▸ **Set tasks**:
- A) In the forum thread below about rehoming a Jack Russell, what was the Dogs Trust formerly called?
- B) In the forum thread below about rehoming a Jack Russell, translate this sentence into Spanish: "Toby was basically his only companion."
- C) Write the next part of the forum thread below about rehoming a Jack Russell, picking up after its final line.

▸ **Passage to read**:

# Help - Best way to rehome a dog?



## Dooney (Feb 8, 2008)

Hi all 

I am currently looking after my elderly neighbours 8 year old Jack Russell, Toby. It was suppose to be temporary, but it now looks like my neighbour will be going into a permanent home. 

I cannot keep Toby as I already have 2 mad boxers and 3 dogs is just too many for me. 

I would like to find him a good home and wondered if anyone has had any success at rehoming and could recommend somewhere. We are in Northampton. 

I have listed him on Terrier Rescue as I think he would be better with someone who has experience with Jack Russells. 

Any advice would be greatly appreciated.

Many thanks

Lorna


----------



## DTPCHEMICALS (Jul 24, 2006)

Who could resist the poor little thing.

An oap may be gratefull of a companion.
What about the neighbours relatives.

Dave p


----------



## Dooney (Feb 8, 2008)

The problem is my neighbour does not have any family.

There is only me and a couple of neighbours that visit him at the home he is in.

I find it sad that he is 82 and he doesn't have anyone.

Toby was basically his only companion.

Lorna


----------



## Paludic (Apr 17, 2007)

hi 
I suggest you contact the Cinnamon Trust - who specialise in these sort of situations!
Either in placing the dog with someone, or arranging care.....

Best wishes
Sally


----------



## Dooney (Feb 8, 2008)

Thanks Sally, I've just emailed them.

Lorna


----------



## Jented (Jan 12, 2010)

Hi.
Have PM'd you,but just in case,have contacted two people,awaiting reply. Wiccaways dog rescue, rescues not just B/Collies,and a lot of their dogs are fostered out until rescued,you could try them,will PM,if we get a result this end,good luck .
Jented


----------



## patp (Apr 30, 2007)

I second the Cinnamon Trust they are excellent.

Also worth a try is the Dogs Trust (formerly National Canine Defence League). They take great care to match each dog to the right owner and will take the dog back if, for any reason, he has to be rehomed again.

Of course, in an ideal world, his breeder would take responsibility for him :roll:


----------



## patp (Apr 30, 2007)

Just had a thought - there are some retirement/nursing homes that allow you to take your pet with you when you enter. Once the pet dies it cannot be replaced but it saves the distress of parting. I will go and Google to see what comes up.

This assumes that your neighbour has not already been allocated a place?


----------



## LadyJ (May 9, 2005)

▸ **Dataset extract**:
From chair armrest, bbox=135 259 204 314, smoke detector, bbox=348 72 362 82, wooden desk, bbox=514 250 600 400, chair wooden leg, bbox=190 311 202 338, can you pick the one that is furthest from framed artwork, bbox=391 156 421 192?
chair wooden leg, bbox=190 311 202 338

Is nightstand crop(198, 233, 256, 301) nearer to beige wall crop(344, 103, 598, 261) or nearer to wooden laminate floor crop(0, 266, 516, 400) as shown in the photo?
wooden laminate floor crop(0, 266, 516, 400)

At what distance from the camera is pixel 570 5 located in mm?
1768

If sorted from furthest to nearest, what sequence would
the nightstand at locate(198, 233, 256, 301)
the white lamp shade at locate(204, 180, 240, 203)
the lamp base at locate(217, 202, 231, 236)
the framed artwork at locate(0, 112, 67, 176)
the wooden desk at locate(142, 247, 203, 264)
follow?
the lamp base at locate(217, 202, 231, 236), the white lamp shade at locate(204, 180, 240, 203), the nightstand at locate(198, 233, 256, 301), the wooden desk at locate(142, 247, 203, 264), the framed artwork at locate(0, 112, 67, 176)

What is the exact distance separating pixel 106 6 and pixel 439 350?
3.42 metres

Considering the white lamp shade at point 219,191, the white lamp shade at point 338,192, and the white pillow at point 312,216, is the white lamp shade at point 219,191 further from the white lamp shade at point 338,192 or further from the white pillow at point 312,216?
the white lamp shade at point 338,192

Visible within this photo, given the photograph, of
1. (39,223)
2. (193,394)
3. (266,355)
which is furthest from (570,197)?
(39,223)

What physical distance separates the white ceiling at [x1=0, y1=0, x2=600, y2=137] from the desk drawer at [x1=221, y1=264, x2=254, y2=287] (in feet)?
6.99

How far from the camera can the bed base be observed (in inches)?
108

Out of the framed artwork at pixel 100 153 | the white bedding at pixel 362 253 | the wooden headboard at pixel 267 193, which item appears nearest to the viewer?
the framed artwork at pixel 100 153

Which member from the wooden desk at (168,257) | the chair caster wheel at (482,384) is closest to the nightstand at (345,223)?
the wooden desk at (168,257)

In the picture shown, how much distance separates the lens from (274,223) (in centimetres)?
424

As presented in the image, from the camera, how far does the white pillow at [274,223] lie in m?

▸ **Responses**:
- A) The National Canine Defence League.

- B) Toby era básicamente su único compañero.

- C)
Hi Lorna

You could also try

Little Dog Rescue

or

Yorkshire Terrier & Small Breeds Rescue

I am a member of both and can recommend both having helped out both with transporting and home checking also have adopted 4 from the Yorkie one :roll:

Jacquie


----------



## patp (Apr 30, 2007)

It seems the Cinnamon Trust have a booklet that they will send you with a list of pet friendly care homes. They charge £5 for it. 

You could just try a call to them to see if they can just recommend one in your area. It would be so much nicer if your neighbour and his little dog could stay together.

The Social Worker for his case may be able to help too?


----------



## Dooney (Feb 8, 2008)

Thanks for all the replies. 

I will try the other suggestions too. 

Although my neighbour hasn't got a place yet I don't think he wants to take Toby with him. 

I truly believe he doesn't expect to be here much longer, sad as it is, and he just wants to know that Toby has found a good home. 

I have offered to take Toby to visit him but he said he doesn't want me to bring him in. 

I will keep looking. I am trying to avoid handing him to a kennels and would like him to go straight to a new home. My neighbour took him on from a rescue kennels and he was such a nightmare when he got him he nearly gave him back! I don't want to put Toby through that again. 

Thanks again for your replies. 

Lorna


----------



## mandyandandy (Oct 1, 2006)

We are in Northants and have been to this place a few times for different charity events.

Wonderful place and they do an excellent job.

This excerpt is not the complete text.